Re: http charset labelling

Masataka Ohta (mohta@necom830.cc.titech.ac.jp)
Mon, 19 Feb 96 11:28:05 JST


From: Masataka Ohta <mohta@necom830.cc.titech.ac.jp>
Message-Id: <199602190228.LAA05387@necom830.cc.titech.ac.jp>
Subject: Re: http charset labelling
To: gtn@ebt.com (Gavin Nicol)
Date: Mon, 19 Feb 96 11:28:05 JST
Cc: keld@dkuug.dk, dupuy@cs.columbia.edu, uri@bunyip.com
In-Reply-To: <199602190101.UAA09669@ebt-inc.ebt.com>; from "Gavin Nicol" at Feb 18, 96 8:01 pm

Gavin;

> The actual indication of the encoding should be hidden from the user,
> but it is still important for it to be there,

Could you please remember that, because of duplicated encoding,
character code itself is necessary?

I already stated so more than 3 times.

> because even for ASCII
> names, maybe the user entered it in zenkaku.

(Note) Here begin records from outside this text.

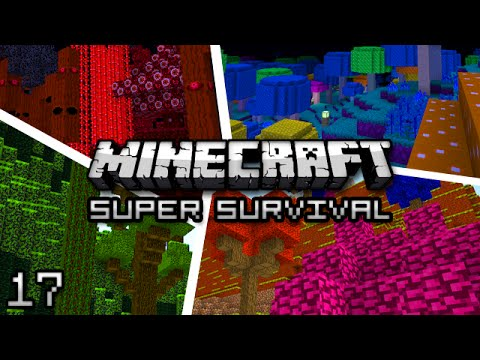 captainsparklez - Previous: https://www.youtube.com/watch?v=UVk37VhNpjE Next episode: https://www.youtube.com/watch?v=HseTvTy12NE Super Modded Survival Playlist ...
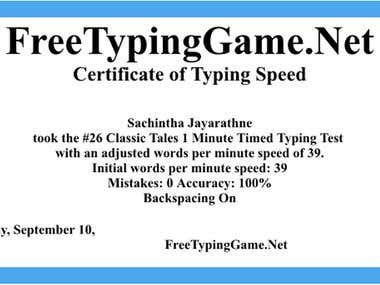 Free Typing Certificate
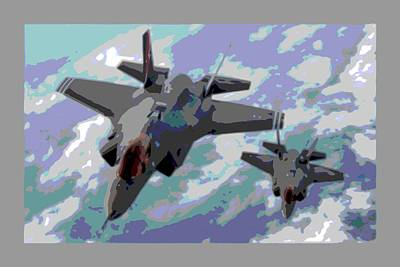 Pair Of F-35 Lightenings In Formation Enhanced Poster by L Brown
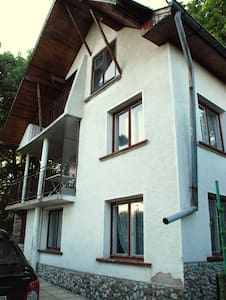 Bear's House - Vratsa - Haus
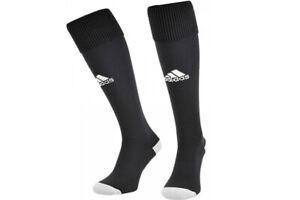 adidas Milano16 Socks Black Men's Football Soccer Sport Training Socks AJ5904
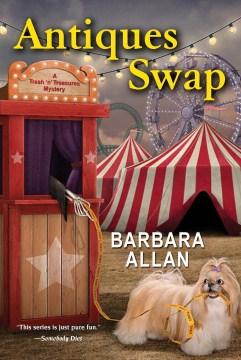 Antiques swap cover image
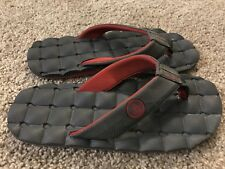 Volcom Recliner Boys Sandals Size 3Y
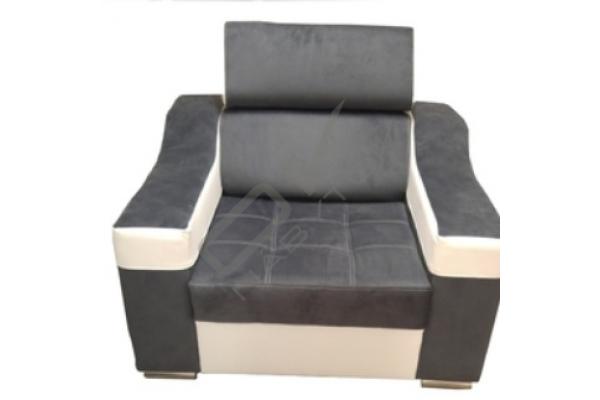 Rohová sedacia súprava CALDO L - mentolová/biela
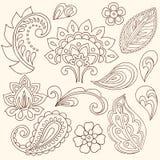Hennastrauch Mehndi Blumen und Paisley-Vektor Stockbild
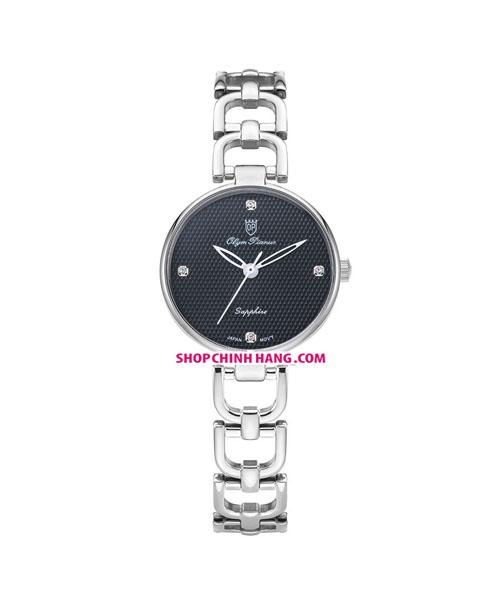 Đồng hồ OP OP2482LS-D
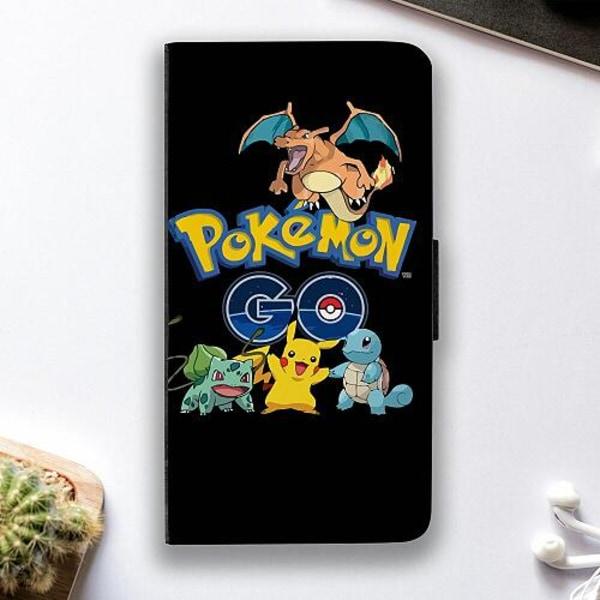 Samsung Galaxy A02s Fodralskal Pokemon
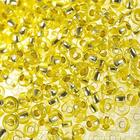 Бисер Preciosa Чехия (уп. 10 г) 08283 св.-желт с серебр. центром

Another good example of duplicated encoding. But you misunderstand how
Japanese encoding is.

With RFC 1468 ISO-2022-JP encoding, character 'A' may be represented
with ASCII, JIS X 0201 or JIS X 0208.

But, there is nothing like "zenkaku". It's a display property and
have nothing to do with encoding (though brain-deadly broken Unicode
OPTIONALLY allow to encode some display property, which should properly
belongs to the HTML).

The character 'A', latin capital letter 'A', in both ASCII, JIS X 0201
and JIS X 0208, without any ambiguity, have the same name of "LATIN
CAPITAL LETTER A".

That is, as URL is ASCII only, even if JIS X 0201 or JIS X 0208 'A'
is entered through ISO-2022-JP encoding, an ASCII code of "LATIN
CAPITAL LETTER A" must be sent.

Finally, with ISO-2022-JP encoding, you can put a lot of necessary and
redundant escape sequences. The sequences are totally invisible.
So, how can you figure out the corrent number of escape sequences
are?

						Masataka Ohta